§ Exercise
In the forum thread on the buffer question below, how many moles of HCl are added to the buffer, and to what volume?

§ Text segment
**********
# Buffer Q (1 Viewer)

#### =)(=

##### Active Member

any clues on how to do this, the given solutions are straight up wrong

#### Masaken

##### Unknown Member
View attachment 41082
any clues on how to do this, the given solutions are straight up wrong
do you have the correct answers at least? i have an answer but i just want to confirm if it's correct
you would definitely start by applying henderson-hasselbalch equation though

#### =)(=

##### Active Member

soz i dont but this is their sample ans

#### Masaken

##### Unknown Member
View attachment 41086
soz i dont but this is their sample ans
just curious why it's wrong? this is how you would do it, i got the exact same answer i didn't do the exact way they did it [i did henderson-hasselbalch, but i guess the logic they use without the eq is the same as using the eq, there was a similar q in my trial and you could do it this way or apply the eq and you'd get the full marks]

#### Masaken

##### Unknown Member
how i did it:
when you add HCl, that's 0.015 moles to 1L of buffer. since you're ignoring any change in total volume and HCl ionises completely, [HCl] = [H+] = 0.015mol/L. so, applying henderson-hasselbalch to get the pH and subbing in the provided values given to you, that's pH = -log(4.3 x 10^-7) + log[(0.14 - 0.015)/(0.25 + 0.015]). adding H+ will take away from the base, and add to the acid. you get 6.040195...

before adding HCl, the pH of the buffer solution was 6.1129..., aligning with how buffers resist changes in pH

#### =)(=

##### Active Member
i got 6.09 but that is the method i applied.......
**********
§ Recorded data
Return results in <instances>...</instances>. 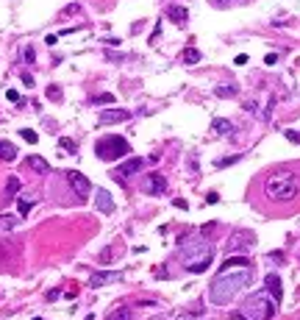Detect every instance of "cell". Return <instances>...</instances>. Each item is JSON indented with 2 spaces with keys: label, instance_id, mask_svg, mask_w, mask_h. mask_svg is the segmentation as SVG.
**********
§ Finished task
0.015 moles of HCl are added to 1 L of buffer.